我正在寻找一个能够模拟经典频率严重性分布的东西,例如: X = sum(i = 1..N,Y_i),其中N例如是泊松分布和Y对数正态分布。
简单天真的numpy脚本将是:
import numpy as np
SIM_NUM = 3
X = []
for _i in range(SIM_NUM):
nr_claims = np.random.poisson(1)
temp = []
for _j in range(nr_claims):
temp.append(np.random.lognormal(0, 1))
X.append(sum(temp))
现在我尝试对其进行矢量化以提高性能。以下更好一点:
N = np.random.poisson(1, SIM_NUM)
X = []
for n in N:
X.append(sum(np.random.lognormal(0, 1, n)))
我的问题是我是否仍然能够对第二个循环进行矢量化?例如,通过模拟所有损失:
N = np.random.poisson(1, SIM_NUM)
# print(N) would lead to something like [1 3 0]
losses = np.random.lognormal(0,1, sum(N))
# print(N) would lead to something like
#[ 0.56750244 0.84161871 0.41567216 1.04311742]
# X should now be [ 0.56750244, 0.84161871 + 0.41567216 + 1.04311742, 0]
我的想法是"智能切片"或"矩阵乘法,A = [[1,0,0,0]],[0,1,1,1],[0,0,0,0]]。但我无法巧妙地将这些想法变得清晰。
我正在寻找最快的X计算。
答案 0 :(得分:3)
我们可以使用np.bincount,这对于基于区间/ ID的求和操作非常有效,特别是在使用1D数组时。实现看起来像这样 -
# Generate all poisson distribution values in one go
pv = np.random.poisson(1,SIM_NUM)
# Use poisson values to get count of total for random lognormal needed.

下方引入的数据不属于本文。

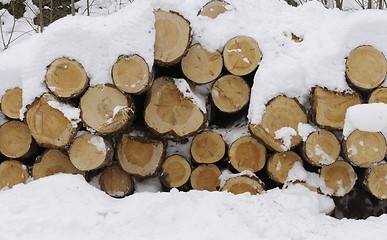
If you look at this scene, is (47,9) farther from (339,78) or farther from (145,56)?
(339,78)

# Generate all those random numbers again in vectorized way
rand_arr = np.random.lognormal(0, 1, pv.sum())
# Finally create IDs using pv as extents for use with bincount to do
# ID based and thus effectively interval-based summing
out = np.bincount(np.arange(pv.size).repeat(pv),rand_arr,minlength=SIM_NUM)
运行时测试 -
功能定义:
def original_app1(SIM_NUM):
X = []
for _i in range(SIM_NUM):
nr_claims = np.random.poisson(1)
temp = []
for _j in range(nr_claims):
temp.append(np.random.lognormal(0, 1))
X.append(sum(temp))
return X
def original_app2(SIM_NUM):
N = np.random.poisson(1, SIM_NUM)
X = []
for n in N:
X.append(sum(np.random.lognormal(0, 1, n)))
return X
def vectorized_app1(SIM_NUM):
pv = np.random.poisson(1,SIM_NUM)
r = np.random.lognormal(0, 1,pv.sum())
return np.bincount(np.arange(pv.size).repeat(pv),r,minlength=SIM_NUM)
关于大型数据集的计时:
In [199]: SIM_NUM = 1000
In [200]: %timeit original_app1(SIM_NUM)
100 loops, best of 3: 2.6 ms per loop
In [201]: %timeit original_app2(SIM_NUM)
100 loops, best of 3: 6.65 ms per loop
In [202]: %timeit vectorized_app1(SIM_NUM)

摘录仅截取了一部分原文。